E allora questa “saggezza divina superiore”, spiega la guida spirituale dei russi, deve “essere considerata in modo speciale oggi dal nostro popolo, dalla nostra società, dal nostro Stato”, perché oggi “la Russia è diventata veramente uno Stato potente, capace di rispondere alle sfide e alle minacce rivolte contro di esso… il popolo diventa più forte, e molte persone diventano più ricche”. Bisogna fare in modo che questo “non ci faccia girare la testa, facendoci pensare di essere più grandi di ciò che siamo”, ma imparando a “usare la ricchezza per il bene delle persone, perché la ricchezza è un dono di Dio, non è una proprietà del singolo”.

Si ricordano così le “tante opere di bene” fatte dai ricchi mercanti della Russia antica, che spesso “dimenticavano il proprio interesse, e la loro bontà ha creato la potenza economica della Russia”. La stessa Kiev, città-madre della Rus’, nacque per sviluppare il commercio della via dai Variaghi ai Greci, la motivazione storica della nascita del nuovo Stato alla fine del primo millennio. Il patriarca conclude che “il benessere del popolo assicura la sua sicurezza, la sua indipendenza e la sua libertà”.

Il succo della predicazione patriarcale è che i ricchi oligarchi devono oggi mettere tutto a disposizione dello Stato, in un’economia che ha sfruttato le contraddizioni della guerra, con enormi guadagni dall’oscillazione dei prezzi energetici, e in generale le contraddizioni della globalizzazione nell’ultimo trentennio, a cui la Russia si è ribellata con l’operazione speciale in Ucraina.
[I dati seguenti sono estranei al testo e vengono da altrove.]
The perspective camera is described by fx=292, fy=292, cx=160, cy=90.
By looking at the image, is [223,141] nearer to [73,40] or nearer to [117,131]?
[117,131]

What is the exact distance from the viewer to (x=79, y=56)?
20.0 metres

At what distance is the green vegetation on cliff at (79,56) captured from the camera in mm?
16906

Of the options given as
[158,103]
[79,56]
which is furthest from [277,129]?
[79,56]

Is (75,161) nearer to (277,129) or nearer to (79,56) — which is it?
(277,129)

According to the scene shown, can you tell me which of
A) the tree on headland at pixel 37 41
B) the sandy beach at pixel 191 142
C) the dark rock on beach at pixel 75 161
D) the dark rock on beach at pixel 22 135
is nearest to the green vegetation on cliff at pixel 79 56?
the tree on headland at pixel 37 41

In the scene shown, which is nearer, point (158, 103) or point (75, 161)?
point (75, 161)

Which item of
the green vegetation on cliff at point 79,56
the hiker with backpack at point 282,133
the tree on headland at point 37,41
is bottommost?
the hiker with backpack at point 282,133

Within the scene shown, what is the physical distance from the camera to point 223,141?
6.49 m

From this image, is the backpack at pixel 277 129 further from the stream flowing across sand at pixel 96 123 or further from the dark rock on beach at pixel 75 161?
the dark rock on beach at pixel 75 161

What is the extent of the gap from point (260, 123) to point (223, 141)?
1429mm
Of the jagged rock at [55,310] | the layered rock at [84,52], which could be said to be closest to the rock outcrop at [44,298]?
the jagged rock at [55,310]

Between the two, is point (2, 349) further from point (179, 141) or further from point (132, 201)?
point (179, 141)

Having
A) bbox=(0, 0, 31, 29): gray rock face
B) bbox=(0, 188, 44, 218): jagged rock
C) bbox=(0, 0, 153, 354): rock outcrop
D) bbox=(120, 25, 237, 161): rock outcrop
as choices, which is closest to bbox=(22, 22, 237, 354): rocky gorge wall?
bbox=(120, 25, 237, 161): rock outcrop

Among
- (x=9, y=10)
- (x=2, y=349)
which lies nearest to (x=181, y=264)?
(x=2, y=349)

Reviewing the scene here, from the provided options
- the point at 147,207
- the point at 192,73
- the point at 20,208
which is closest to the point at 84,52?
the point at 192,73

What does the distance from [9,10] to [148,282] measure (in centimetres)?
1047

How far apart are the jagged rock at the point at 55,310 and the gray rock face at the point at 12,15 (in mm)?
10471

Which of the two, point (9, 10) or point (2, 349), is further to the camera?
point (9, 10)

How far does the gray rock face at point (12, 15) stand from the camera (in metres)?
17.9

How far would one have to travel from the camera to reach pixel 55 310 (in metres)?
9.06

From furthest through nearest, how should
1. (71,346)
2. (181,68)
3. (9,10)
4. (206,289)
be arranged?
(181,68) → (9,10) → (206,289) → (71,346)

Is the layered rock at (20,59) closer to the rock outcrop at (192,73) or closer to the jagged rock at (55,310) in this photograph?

Dall’autenticità della fede, si passa alla prova della autenticità dell’ideologia isolazionista e autarchica, ora che le sanzioni di tutto il mondo, di cui la Russia è diventata il principale oggetto a livello internazionale, cominciano a far vacillare le certezze della propria potenza.

La fede e la ricchezza, la missione religiosa e la costruzione di una nuova civiltà, queste sono e saranno a lungo le dimensioni della vita del popolo russo, durante e dopo questa e altre guerre “di liberazione”. Il 4 aprile dal Cremlino è stato annunciato l’inizio del quinto concorso per i dirigenti del Paese, chiamato “I leader della Russia”, che deriva dal progetto tanto caro a Putin della “Russia – Paese delle possibilità”, la risposta escatologica all’ideale americano della Land of Opportunity, la costruzione del Paradiso sulla terra. Fu l’allora presidente Medvedev che nel 2010 intervenne all’università di Stanford, dichiarando che la Russia intendeva “diventare il Paese delle nuove possibilità”.
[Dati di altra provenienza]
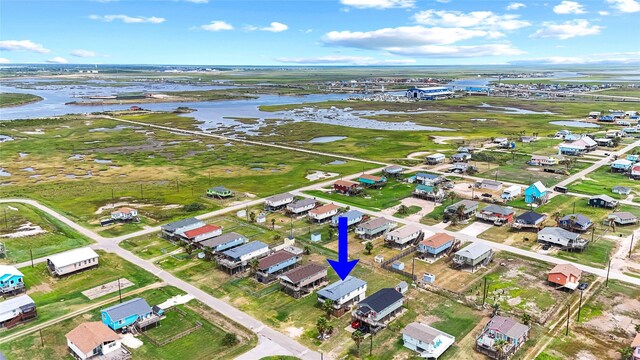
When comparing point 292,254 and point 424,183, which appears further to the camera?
point 424,183

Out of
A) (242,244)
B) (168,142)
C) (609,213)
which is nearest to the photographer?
(242,244)

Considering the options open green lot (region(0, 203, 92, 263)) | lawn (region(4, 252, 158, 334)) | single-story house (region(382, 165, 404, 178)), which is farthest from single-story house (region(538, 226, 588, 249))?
open green lot (region(0, 203, 92, 263))

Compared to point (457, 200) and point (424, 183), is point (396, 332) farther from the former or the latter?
point (424, 183)

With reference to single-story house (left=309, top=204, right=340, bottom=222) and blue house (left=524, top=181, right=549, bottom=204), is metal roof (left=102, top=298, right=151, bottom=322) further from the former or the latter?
blue house (left=524, top=181, right=549, bottom=204)

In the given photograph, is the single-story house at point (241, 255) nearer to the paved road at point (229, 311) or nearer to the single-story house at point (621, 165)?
the paved road at point (229, 311)

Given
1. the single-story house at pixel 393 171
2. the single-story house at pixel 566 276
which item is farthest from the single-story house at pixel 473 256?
the single-story house at pixel 393 171

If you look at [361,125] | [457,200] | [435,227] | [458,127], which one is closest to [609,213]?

L’omelia patriarcale con l’appello agli oligarchi a dedicarsi alle “opere di bene” è un sostegno esplicito a queste intenzioni e a questi progetti, che costituiscono la vera motivazione della contrapposizione della Russia con l’Occidente e il suo “potere schiavistico globale”. L’invidia e il rancore contro il “miliardo dorato” degli anglosassoni e degli europei, contro i sette miliardi del resto della popolazione mondiale, spinge i russi a ritenersi portatori di un messaggio di “benessere del popolo” ancora più della Cina comunista, vista comunque come un modello schiavistico orientale: la Russia vuole insegnare ad arricchirsi nella libertà. Da qui i tanti progetti sulla “Primavera studentesca”, la “Verità nei nuovi media”, uno degli aspetti più sensibili della nuova concezione del potere, con i “Leader della Russia” da scegliere anche a livello regionale, in tutte le assise parlamentari, accademiche e sociali.

Naturalmente la ricerca della nuova istina si scontra con la solita solfa della pravda, che nasconde gli insuccessi economici e sociali con i proclami ideologici, come ai tempi della collettivizzazione e della pianificazione sovietica. E si nasconde anche l’insuccesso di una guerra tragica in Ucraina, dove da due mesi si proclama la conquista di Bakhmut, quando è evidente che nessuna vittoria può sorridere ai “leader del Cremlino” e del patriarcato, neanche cercando di resistere eroicamente nei meandri delle Grotte di Kiev. L’Ucraina, l’Europa, l’America e il mondo intero devono accettare la sfida della verità lanciata dalla Russia, ricordando sempre l’insegnamento del Vangelo: “chi vuol essere il primo tra voi, sarà lo schiavo di tutti”.